Centre for Stem Cells & Regenerative Medicine, King's College London, Guy's Hospital, Great Maze Pond, London, SE1 9RT, UK.
Institute of Dentistry, Barts and the London School of Medicine and Dentistry, Queen Mary University of London, 4 Newark Street, London, E1 2AT, UK.
Nat Commun. 2020 Nov 9;11(1):5671. doi: 10.1038/s41467-020-19401-9.

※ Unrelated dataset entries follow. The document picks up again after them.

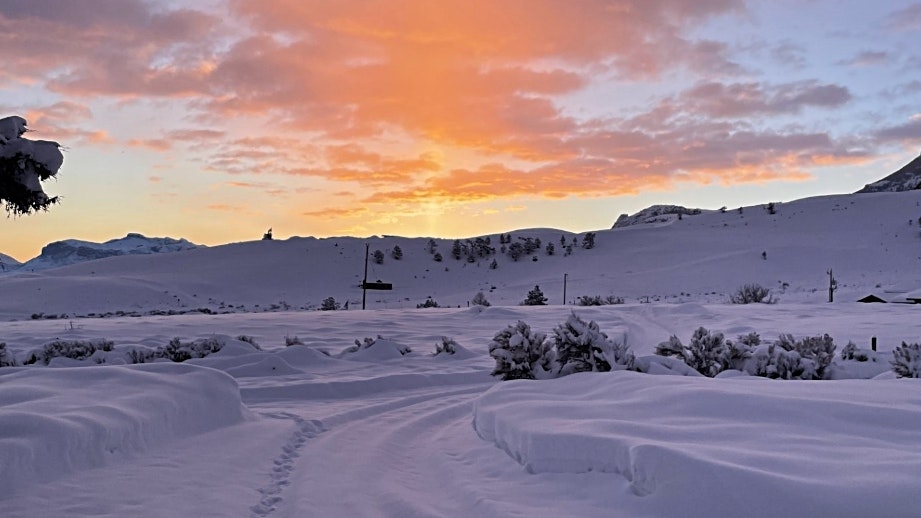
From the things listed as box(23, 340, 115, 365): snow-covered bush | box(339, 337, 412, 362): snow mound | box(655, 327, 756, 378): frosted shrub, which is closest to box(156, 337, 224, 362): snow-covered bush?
box(23, 340, 115, 365): snow-covered bush

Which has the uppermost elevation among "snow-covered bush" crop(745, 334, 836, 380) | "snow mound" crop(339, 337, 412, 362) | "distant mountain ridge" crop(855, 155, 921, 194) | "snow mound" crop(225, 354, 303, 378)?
"distant mountain ridge" crop(855, 155, 921, 194)

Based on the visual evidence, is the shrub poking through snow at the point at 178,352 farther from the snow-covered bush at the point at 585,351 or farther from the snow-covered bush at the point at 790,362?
the snow-covered bush at the point at 790,362

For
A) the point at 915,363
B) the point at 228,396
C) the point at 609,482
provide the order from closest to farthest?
the point at 609,482
the point at 228,396
the point at 915,363

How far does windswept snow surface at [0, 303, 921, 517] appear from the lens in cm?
368

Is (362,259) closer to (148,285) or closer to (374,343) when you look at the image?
(148,285)

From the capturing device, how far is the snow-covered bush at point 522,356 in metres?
9.20

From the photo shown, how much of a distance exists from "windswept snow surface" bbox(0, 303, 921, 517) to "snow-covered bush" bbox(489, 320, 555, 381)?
713 mm

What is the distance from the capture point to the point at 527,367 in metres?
9.22

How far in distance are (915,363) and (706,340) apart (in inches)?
108

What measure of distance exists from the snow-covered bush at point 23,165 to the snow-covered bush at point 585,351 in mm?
8120

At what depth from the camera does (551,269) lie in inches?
2522

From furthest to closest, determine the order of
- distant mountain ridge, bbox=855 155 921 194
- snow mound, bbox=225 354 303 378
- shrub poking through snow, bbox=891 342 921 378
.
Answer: distant mountain ridge, bbox=855 155 921 194
snow mound, bbox=225 354 303 378
shrub poking through snow, bbox=891 342 921 378

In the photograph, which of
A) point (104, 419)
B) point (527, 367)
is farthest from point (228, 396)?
point (527, 367)

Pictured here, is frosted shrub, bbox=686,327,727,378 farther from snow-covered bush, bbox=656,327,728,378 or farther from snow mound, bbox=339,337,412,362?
snow mound, bbox=339,337,412,362
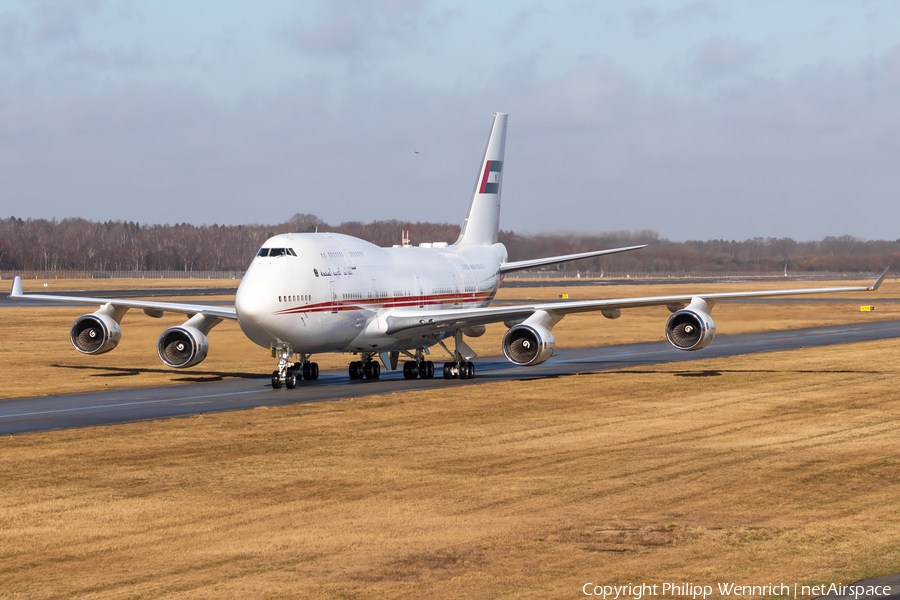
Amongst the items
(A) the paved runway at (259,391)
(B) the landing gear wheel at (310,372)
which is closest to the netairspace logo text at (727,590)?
(A) the paved runway at (259,391)

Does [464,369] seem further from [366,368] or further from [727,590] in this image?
[727,590]

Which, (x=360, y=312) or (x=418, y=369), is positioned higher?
(x=360, y=312)

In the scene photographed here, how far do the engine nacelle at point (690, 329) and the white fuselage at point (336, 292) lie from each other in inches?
403

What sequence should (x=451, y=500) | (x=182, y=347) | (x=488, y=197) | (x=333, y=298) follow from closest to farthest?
(x=451, y=500) < (x=333, y=298) < (x=182, y=347) < (x=488, y=197)

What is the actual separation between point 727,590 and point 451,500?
23.1 feet

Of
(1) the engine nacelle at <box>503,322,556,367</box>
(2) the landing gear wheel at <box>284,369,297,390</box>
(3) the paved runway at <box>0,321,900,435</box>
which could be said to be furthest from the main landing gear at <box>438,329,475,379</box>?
(2) the landing gear wheel at <box>284,369,297,390</box>

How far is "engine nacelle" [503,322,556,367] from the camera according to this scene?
40.4 metres

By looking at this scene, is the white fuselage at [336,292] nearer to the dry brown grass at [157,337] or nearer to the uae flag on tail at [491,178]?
the dry brown grass at [157,337]

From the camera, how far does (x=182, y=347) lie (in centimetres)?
4281

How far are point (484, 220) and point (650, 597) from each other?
42960 millimetres

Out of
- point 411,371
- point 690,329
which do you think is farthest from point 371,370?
point 690,329

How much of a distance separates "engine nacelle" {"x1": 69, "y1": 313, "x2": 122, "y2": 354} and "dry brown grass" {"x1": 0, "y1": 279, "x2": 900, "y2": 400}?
55.8 inches

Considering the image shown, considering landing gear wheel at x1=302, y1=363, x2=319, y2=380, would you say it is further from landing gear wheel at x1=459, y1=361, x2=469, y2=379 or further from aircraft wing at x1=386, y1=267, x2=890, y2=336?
→ landing gear wheel at x1=459, y1=361, x2=469, y2=379

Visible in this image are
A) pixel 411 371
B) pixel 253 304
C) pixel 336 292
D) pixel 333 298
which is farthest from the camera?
pixel 411 371
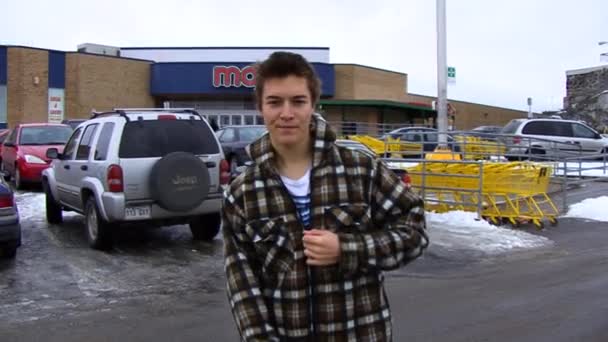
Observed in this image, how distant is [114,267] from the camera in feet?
27.7

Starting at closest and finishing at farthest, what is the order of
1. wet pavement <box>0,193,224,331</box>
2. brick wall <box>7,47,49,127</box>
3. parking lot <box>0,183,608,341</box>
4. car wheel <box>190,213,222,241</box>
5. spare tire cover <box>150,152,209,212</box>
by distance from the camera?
parking lot <box>0,183,608,341</box>, wet pavement <box>0,193,224,331</box>, spare tire cover <box>150,152,209,212</box>, car wheel <box>190,213,222,241</box>, brick wall <box>7,47,49,127</box>

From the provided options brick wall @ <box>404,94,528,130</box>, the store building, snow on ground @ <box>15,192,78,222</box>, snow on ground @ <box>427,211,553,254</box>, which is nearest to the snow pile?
snow on ground @ <box>427,211,553,254</box>

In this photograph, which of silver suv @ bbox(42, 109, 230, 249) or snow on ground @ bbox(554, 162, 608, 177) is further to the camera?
snow on ground @ bbox(554, 162, 608, 177)

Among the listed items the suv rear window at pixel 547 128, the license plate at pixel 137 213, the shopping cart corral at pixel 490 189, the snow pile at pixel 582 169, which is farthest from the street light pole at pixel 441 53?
the license plate at pixel 137 213

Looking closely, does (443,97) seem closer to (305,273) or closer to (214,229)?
(214,229)

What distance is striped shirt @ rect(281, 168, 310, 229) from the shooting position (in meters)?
2.38

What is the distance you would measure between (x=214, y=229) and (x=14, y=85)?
30.3m

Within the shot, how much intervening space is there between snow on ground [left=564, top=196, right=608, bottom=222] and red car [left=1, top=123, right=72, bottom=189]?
1151 cm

To establish whether 4-nitroquinoline N-oxide-induced carcinogenesis mirrors the heterogeneity of human oral squamous cell carcinoma (OSCC), we have performed genomic analysis of mouse tongue lesions. The mutational signatures of human and mouse OSCC overlap extensively. Mutational burden is higher in moderate dysplasias and invasive SCCs than in hyperplasias and mild dysplasias, although mutations in p53, Notch1 and Fat1 occur in early lesions. Laminin-α3 mutations are associated with tumour invasiveness and Notch1 mutant tumours have an increased immune infiltrate. Computational modelling of clonal dynamics indicates that high genetic heterogeneity may be a feature of those mild dysplasias that are likely to progress to more aggressive tumours. These studies provide a foundation for exploring OSCC evolution, heterogeneity and progression.
为了确定 4-硝基喹啉 N-氧化物诱导的致癌作用是否反映了人类口腔鳞状细胞癌(OSCC)的异质性,我们对小鼠舌病变进行了基因组分析。人类和小鼠 OSCC 的突变特征广泛重叠。中重度发育不良和浸润性 SCC 的突变负担高于增生和轻度发育不良,尽管 p53、Notch1 和 Fat1 中的突变发生在早期病变中。层粘连蛋白-α3 突变与肿瘤侵袭性相关,Notch1 突变肿瘤的免疫浸润增加。克隆动力学的计算模型表明,高遗传异质性可能是那些可能进展为更具侵袭性肿瘤的轻度发育不良的特征。这些研究为探索 OSCC 的进化、异质性和进展提供了基础。